Task requirements » Only lines that contain the string "scope" should be returned from the material below.

Information shown »
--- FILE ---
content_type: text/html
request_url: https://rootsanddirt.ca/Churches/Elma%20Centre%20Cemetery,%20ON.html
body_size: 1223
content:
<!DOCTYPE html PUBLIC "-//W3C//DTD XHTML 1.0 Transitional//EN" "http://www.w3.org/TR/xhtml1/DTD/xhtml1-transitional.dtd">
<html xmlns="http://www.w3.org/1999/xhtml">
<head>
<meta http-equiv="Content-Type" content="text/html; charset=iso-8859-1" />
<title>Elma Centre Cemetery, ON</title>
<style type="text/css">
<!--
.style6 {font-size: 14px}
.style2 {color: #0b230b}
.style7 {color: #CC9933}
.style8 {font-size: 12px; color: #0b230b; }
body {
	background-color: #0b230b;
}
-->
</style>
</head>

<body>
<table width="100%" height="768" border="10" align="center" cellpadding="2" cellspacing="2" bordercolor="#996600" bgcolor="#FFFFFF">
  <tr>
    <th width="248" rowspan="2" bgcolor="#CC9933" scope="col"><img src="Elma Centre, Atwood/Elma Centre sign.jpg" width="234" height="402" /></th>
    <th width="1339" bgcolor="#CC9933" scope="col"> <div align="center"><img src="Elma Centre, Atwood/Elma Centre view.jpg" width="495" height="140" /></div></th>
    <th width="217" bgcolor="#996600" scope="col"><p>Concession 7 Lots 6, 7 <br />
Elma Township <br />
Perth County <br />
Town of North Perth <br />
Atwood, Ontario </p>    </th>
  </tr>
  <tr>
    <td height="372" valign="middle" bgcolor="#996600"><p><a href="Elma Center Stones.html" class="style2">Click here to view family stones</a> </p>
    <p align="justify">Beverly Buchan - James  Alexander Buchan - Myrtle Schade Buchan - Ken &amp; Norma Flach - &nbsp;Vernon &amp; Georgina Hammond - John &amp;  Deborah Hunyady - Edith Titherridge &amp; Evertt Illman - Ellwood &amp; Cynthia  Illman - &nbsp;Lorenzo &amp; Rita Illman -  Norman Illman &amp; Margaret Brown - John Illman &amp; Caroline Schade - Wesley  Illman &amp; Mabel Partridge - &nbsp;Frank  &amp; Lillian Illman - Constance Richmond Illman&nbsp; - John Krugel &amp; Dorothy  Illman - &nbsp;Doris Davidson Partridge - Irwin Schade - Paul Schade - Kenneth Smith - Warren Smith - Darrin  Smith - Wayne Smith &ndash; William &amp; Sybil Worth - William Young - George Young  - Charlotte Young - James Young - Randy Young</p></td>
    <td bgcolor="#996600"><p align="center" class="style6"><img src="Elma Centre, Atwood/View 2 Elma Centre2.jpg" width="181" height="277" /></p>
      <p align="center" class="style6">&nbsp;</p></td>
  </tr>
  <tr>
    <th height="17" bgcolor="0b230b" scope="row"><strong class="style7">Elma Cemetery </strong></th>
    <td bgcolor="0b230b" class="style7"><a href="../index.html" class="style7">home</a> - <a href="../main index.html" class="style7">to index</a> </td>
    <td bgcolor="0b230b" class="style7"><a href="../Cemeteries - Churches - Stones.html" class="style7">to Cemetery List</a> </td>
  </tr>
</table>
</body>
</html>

Written response »
    <th width="248" rowspan="2" bgcolor="#CC9933" scope="col"><img src="Elma Centre, Atwood/Elma Centre sign.jpg" width="234" height="402" /></th>
    <th width="1339" bgcolor="#CC9933" scope="col"> <div align="center"><img src="Elma Centre, Atwood/Elma Centre view.jpg" width="495" height="140" /></div></th>
    <th width="217" bgcolor="#996600" scope="col"><p>Concession 7 Lots 6, 7 <br />
    <th height="17" bgcolor="0b230b" scope="row"><strong class="style7">Elma Cemetery </strong></th>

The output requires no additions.